Title: Condensing position-specific scoring matrixs by the Kidera factors for ligand-binding site prediction

Authors: Chun Fang; Tamotsu Noguchi; Hayato Yamana

Addresses: Department of Computer Science and Engineering, Waseda University, Tokyo 169-8555, Japan; Computational Biology Research Center (CBRC), Tokyo 135-0064, Japan ' Computational Biology Research Center (CBRC), Tokyo 135-0064, Japan; Pharmaceutical Education Research Center, Meiji Pharmaceutical University, Tokyo 204-0004, Japan ' Department of Computer Science and Engineering, Waseda University, Tokyo 169-8555, Japan

Abstract: Position-specific scoring matrix (PSSM) has been widely used for identifying protein functional sites. However, it is 20-dimentional and contains many redundant features. The Kidera factors were reported to contain information relating almost all physical properties of amino acids, but it requires appropriate weighting coefficients to express their properties. We developed a novel method, named as KSPSSMpred, which integrated PSSM and the Kidera Factors into a 10-dimensional matrix (KSPSSM) for ligand-binding site prediction. Flavin adenine dinucleotide (FAD) was chosen as a representative ligand for this study.
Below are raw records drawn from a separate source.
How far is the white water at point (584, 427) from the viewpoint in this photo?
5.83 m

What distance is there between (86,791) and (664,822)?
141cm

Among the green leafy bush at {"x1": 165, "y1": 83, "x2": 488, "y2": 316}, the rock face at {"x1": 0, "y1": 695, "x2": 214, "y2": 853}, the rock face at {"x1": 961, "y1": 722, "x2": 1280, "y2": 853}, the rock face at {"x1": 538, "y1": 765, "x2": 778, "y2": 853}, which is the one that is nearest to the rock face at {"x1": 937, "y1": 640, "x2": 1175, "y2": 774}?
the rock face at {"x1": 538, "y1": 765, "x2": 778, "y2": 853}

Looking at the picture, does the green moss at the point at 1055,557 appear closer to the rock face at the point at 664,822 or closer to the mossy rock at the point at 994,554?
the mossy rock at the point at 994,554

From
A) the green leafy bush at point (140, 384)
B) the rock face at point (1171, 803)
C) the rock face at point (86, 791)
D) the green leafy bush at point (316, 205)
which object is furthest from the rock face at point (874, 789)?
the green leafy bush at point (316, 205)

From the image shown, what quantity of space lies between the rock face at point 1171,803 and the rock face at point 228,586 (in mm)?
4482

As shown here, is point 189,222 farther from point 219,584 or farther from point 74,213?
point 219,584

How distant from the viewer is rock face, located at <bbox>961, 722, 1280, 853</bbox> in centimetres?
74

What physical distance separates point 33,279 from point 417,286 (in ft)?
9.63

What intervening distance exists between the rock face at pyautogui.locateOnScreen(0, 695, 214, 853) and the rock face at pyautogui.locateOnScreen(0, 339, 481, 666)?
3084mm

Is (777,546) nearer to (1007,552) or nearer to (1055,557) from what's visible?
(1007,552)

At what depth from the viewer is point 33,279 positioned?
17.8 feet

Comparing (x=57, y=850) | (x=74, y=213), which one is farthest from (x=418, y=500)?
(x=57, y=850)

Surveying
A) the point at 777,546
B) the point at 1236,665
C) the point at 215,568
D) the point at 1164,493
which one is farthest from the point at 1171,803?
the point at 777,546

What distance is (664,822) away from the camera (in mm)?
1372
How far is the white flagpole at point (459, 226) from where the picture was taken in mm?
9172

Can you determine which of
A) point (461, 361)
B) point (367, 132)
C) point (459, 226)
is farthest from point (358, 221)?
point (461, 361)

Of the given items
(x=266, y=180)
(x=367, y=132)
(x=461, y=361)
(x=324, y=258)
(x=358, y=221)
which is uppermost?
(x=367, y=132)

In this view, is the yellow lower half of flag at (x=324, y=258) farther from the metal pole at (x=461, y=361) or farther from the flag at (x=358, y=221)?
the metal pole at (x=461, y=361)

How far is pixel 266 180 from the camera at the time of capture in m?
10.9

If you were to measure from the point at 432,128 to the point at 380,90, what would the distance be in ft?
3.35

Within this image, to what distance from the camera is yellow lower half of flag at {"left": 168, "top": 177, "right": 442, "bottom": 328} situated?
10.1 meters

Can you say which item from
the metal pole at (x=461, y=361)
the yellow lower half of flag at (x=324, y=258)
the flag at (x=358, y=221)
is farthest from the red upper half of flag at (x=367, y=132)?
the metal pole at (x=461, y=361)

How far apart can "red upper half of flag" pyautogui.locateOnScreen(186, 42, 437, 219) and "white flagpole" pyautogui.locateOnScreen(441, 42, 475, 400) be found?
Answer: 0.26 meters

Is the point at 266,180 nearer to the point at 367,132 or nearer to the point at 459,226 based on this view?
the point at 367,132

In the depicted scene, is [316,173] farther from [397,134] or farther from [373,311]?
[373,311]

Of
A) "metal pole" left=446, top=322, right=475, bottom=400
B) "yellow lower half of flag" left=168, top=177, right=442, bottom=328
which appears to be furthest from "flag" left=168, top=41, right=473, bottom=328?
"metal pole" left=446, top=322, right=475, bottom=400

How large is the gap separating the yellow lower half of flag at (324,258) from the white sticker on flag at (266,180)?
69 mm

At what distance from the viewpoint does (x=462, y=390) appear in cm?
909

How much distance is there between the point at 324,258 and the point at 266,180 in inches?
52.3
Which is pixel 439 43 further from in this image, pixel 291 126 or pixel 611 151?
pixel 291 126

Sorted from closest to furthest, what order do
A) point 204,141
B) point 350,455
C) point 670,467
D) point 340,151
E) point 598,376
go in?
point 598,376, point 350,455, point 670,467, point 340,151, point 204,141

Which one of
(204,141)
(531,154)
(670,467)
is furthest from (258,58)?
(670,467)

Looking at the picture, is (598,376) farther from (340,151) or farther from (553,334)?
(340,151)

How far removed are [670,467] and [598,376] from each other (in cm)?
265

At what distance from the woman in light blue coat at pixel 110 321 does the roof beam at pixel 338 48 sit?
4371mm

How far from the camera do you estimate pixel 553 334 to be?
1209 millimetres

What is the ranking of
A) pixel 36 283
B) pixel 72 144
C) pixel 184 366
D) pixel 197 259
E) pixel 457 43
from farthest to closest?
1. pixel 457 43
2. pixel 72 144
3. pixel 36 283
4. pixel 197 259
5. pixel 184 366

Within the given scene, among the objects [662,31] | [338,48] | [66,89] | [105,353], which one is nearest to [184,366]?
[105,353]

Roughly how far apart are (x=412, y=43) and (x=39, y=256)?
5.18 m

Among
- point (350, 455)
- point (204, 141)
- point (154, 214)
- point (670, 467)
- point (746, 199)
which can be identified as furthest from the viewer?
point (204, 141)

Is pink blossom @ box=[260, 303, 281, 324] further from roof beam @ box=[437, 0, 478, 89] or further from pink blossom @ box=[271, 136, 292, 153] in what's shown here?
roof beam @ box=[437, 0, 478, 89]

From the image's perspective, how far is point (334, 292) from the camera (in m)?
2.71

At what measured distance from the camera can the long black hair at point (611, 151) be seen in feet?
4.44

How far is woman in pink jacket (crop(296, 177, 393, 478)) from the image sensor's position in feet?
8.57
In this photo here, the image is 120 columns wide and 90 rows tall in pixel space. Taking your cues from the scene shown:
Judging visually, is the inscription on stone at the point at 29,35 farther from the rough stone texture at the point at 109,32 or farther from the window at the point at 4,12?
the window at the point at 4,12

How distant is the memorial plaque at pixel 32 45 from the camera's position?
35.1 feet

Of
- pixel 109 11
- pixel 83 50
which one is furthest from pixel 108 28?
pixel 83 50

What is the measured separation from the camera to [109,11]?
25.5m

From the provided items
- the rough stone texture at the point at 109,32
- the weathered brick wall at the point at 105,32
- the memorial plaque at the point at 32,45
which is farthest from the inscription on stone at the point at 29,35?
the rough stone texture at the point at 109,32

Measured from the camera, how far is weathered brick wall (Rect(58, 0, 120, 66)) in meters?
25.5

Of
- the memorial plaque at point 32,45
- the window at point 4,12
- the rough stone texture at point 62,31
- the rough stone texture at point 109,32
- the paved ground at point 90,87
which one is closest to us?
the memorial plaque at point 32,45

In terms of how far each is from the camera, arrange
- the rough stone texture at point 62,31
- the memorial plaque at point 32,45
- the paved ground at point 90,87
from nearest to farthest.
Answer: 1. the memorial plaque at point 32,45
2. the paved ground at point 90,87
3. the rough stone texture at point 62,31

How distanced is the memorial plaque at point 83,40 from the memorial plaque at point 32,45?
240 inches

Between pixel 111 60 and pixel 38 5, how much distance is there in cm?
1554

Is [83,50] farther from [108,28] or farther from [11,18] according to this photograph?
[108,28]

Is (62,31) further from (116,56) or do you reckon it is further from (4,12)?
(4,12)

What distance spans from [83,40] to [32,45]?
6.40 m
When compared with five other feature-based methods on a benchmark dataset, KSPSSMpred performed the best. This study demonstrates that, KSPSSM is an effective feature extraction method which can enrich PSSM with information relating 188 physical properties of residues, and reduce 50% feature dimensions without losing information included in the PSSM.

Keywords: Kidera factors; position specific scoring matrix; PSSM; ligand binding sites; site prediction; bioinformatics; protein functional sites; feature extraction.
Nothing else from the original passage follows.